# Work request:
Please keep the images out and set down the data exactly as given.

━━ Data below ━━

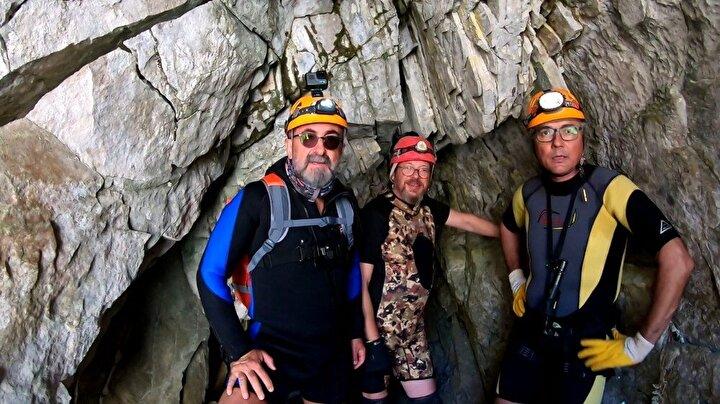 Bursa Büyükşehir Belediyesi Turizm Tanıtma Müdürlüğü desteğiyle ULUDAK (Uludağ Dağcılık Kulübü) ve MAD (Mağara Araştırma Derneği) ortak faaliyeti olarak yapılan araştırmada, Uludağ'ın güney yüzünde Aras şelalesinin gözelerinde, 100 metreye ulaşan mağara, ilk kez İsmet Şentürk'ün fotoğraflarıyla görüntülenerek haritalandı.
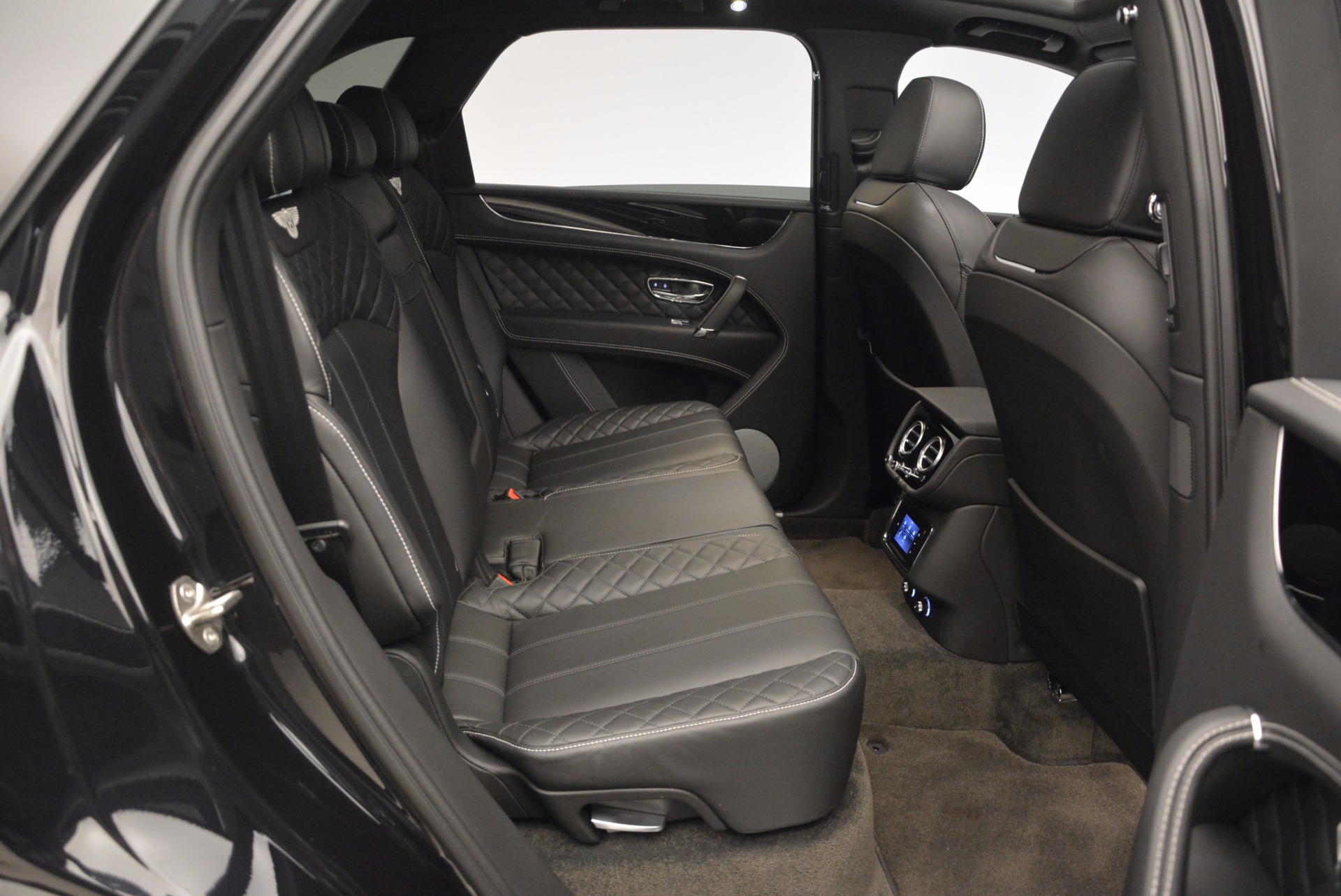 New 2017 Bentley Bentayga  For Sale In Greenwich, CT 941_p34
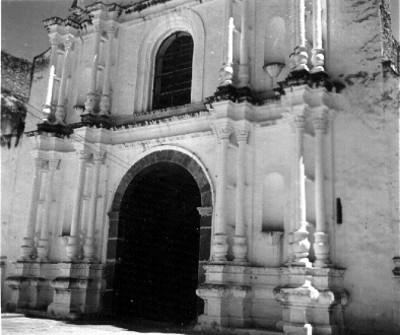Convento franciscano en Quecholac, portada principal de la iglesia, vista parcial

━━━

# Reply to the exercise:
 Bursa Büyükşehir Belediyesi Turizm Tanıtma Müdürlüğü desteğiyle ULUDAK (Uludağ Dağcılık Kulübü) ve MAD (Mağara Araştırma Derneği) ortak faaliyeti olarak yapılan araştırmada, Uludağ'ın güney yüzünde Aras şelalesinin gözelerinde, 100 metreye ulaşan mağara, ilk kez İsmet Şentürk'ün fotoğraflarıyla görüntülenerek haritalandı.
 New 2017 Bentley Bentayga  For Sale In Greenwich, CT 941_p34
Convento franciscano en Quecholac, portada principal de la iglesia, vista parcial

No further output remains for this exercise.